(Collected data)
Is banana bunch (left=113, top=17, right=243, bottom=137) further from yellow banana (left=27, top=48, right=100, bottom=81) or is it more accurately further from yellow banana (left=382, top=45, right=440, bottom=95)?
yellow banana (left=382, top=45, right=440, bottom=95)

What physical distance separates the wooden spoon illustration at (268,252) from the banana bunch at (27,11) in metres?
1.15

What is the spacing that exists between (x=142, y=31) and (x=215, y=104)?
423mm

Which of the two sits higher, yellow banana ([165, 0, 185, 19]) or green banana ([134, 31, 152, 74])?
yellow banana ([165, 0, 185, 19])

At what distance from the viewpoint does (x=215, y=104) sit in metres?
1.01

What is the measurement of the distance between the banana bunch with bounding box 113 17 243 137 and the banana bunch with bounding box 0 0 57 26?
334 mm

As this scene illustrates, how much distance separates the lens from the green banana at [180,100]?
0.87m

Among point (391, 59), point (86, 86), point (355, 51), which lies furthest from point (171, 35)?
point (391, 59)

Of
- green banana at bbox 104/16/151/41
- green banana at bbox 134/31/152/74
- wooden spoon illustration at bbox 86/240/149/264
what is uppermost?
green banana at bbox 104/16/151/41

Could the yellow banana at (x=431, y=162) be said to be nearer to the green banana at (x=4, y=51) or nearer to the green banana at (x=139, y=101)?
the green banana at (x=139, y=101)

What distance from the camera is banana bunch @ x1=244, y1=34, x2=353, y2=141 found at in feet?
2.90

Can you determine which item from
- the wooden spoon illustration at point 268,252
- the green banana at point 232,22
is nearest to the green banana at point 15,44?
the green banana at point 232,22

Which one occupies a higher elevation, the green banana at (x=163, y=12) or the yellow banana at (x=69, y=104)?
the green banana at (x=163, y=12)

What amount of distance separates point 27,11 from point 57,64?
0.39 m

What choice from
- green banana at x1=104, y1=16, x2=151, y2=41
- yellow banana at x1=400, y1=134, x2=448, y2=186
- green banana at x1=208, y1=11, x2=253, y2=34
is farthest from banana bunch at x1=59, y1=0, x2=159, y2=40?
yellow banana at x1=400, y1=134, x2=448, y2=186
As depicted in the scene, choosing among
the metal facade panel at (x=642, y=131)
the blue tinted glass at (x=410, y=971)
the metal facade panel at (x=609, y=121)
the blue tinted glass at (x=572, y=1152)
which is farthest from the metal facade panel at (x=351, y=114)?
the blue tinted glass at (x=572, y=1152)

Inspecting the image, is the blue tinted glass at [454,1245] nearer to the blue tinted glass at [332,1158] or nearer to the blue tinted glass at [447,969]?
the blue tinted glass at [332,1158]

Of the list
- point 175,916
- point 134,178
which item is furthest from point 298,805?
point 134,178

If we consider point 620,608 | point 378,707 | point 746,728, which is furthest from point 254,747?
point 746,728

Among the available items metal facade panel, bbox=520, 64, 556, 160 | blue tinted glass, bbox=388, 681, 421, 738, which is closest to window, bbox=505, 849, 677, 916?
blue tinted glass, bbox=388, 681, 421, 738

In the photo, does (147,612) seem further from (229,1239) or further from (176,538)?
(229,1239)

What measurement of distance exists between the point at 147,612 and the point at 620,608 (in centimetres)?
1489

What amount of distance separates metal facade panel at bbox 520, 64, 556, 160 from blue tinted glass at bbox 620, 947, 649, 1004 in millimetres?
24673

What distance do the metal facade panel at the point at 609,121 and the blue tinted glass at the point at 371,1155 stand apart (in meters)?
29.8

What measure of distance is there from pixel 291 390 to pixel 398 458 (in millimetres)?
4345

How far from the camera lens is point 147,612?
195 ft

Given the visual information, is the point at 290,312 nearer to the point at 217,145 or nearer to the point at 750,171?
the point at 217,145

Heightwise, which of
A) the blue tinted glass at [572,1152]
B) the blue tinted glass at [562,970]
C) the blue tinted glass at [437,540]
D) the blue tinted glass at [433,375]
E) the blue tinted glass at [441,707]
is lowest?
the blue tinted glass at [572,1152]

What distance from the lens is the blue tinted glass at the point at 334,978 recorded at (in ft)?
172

_Task requirements_. Reproduce the complete set of lines precisely as supplied.

_Solution for this exercise_.
Is banana bunch (left=113, top=17, right=243, bottom=137) further from yellow banana (left=27, top=48, right=100, bottom=81) or is it more accurately further from yellow banana (left=382, top=45, right=440, bottom=95)?
yellow banana (left=382, top=45, right=440, bottom=95)

What physical distance separates the wooden spoon illustration at (268,252) from the banana bunch at (27,11) in metres?
1.15

What is the spacing that exists between (x=142, y=31) and (x=215, y=104)?
423mm

Which of the two sits higher, yellow banana ([165, 0, 185, 19]) or green banana ([134, 31, 152, 74])?
yellow banana ([165, 0, 185, 19])

At what distance from the viewpoint does (x=215, y=104) sit in metres?
1.01

What is the measurement of the distance between the banana bunch with bounding box 113 17 243 137 and the banana bunch with bounding box 0 0 57 26?
334 mm

As this scene illustrates, how much distance separates the lens from the green banana at [180,100]?
0.87m

Among point (391, 59), point (86, 86), point (355, 51), which lies furthest from point (171, 35)?
point (391, 59)

Of
- green banana at bbox 104/16/151/41
- green banana at bbox 134/31/152/74
- wooden spoon illustration at bbox 86/240/149/264
what is uppermost?
green banana at bbox 104/16/151/41

Could the yellow banana at (x=431, y=162) be said to be nearer to the green banana at (x=4, y=51) or nearer to the green banana at (x=139, y=101)?
the green banana at (x=139, y=101)

What distance from the camera is banana bunch @ x1=244, y1=34, x2=353, y2=141 found at in feet?
2.90

Can you determine which item from
- the wooden spoon illustration at point 268,252
- the green banana at point 232,22
is nearest to the green banana at point 15,44?
the green banana at point 232,22

Which one occupies a higher elevation, the green banana at (x=163, y=12) or the yellow banana at (x=69, y=104)?
the green banana at (x=163, y=12)

What amount of distance separates point 27,11 from point 57,64?
0.39 m

What choice from
- green banana at x1=104, y1=16, x2=151, y2=41
- yellow banana at x1=400, y1=134, x2=448, y2=186
- green banana at x1=208, y1=11, x2=253, y2=34
is farthest from banana bunch at x1=59, y1=0, x2=159, y2=40?
yellow banana at x1=400, y1=134, x2=448, y2=186
As depicted in the scene, choosing among
the metal facade panel at (x=642, y=131)
the blue tinted glass at (x=410, y=971)
the metal facade panel at (x=609, y=121)
the blue tinted glass at (x=572, y=1152)
which is farthest from the metal facade panel at (x=351, y=114)?
the blue tinted glass at (x=572, y=1152)

Inspecting the image, is the blue tinted glass at [454,1245] nearer to the blue tinted glass at [332,1158] or nearer to the blue tinted glass at [447,969]?
the blue tinted glass at [332,1158]

Of the list
- point 175,916
- point 134,178
which item is furthest from point 298,805?
point 134,178

If we consider point 620,608 | point 378,707 | point 746,728, which is furthest from point 254,747?
point 746,728

Among the available items metal facade panel, bbox=520, 64, 556, 160 | blue tinted glass, bbox=388, 681, 421, 738, which is closest to window, bbox=505, 849, 677, 916?
blue tinted glass, bbox=388, 681, 421, 738

In the photo, does (147,612) seem further from (229,1239) or further from (176,538)?
(229,1239)

What measurement of distance exists between the point at 147,612 and the point at 620,608 (in centimetres)?
1489

What amount of distance separates metal facade panel at bbox 520, 64, 556, 160 from blue tinted glass at bbox 620, 947, 649, 1004 in millimetres?
24673

What distance do the metal facade panel at the point at 609,121 and the blue tinted glass at the point at 371,1155 stand apart (in meters)?
29.8

What measure of distance is there from pixel 291 390 to pixel 398 458 (in millimetres)?
4345

How far from the camera lens is point 147,612?
195 ft

Given the visual information, is the point at 290,312 nearer to the point at 217,145 or nearer to the point at 750,171?
the point at 217,145

Heightwise, which of
A) the blue tinted glass at [572,1152]
B) the blue tinted glass at [562,970]
C) the blue tinted glass at [437,540]
D) the blue tinted glass at [433,375]
E) the blue tinted glass at [441,707]
is lowest?
the blue tinted glass at [572,1152]

What distance from the lens is the blue tinted glass at the point at 334,978 recorded at (in ft)?
172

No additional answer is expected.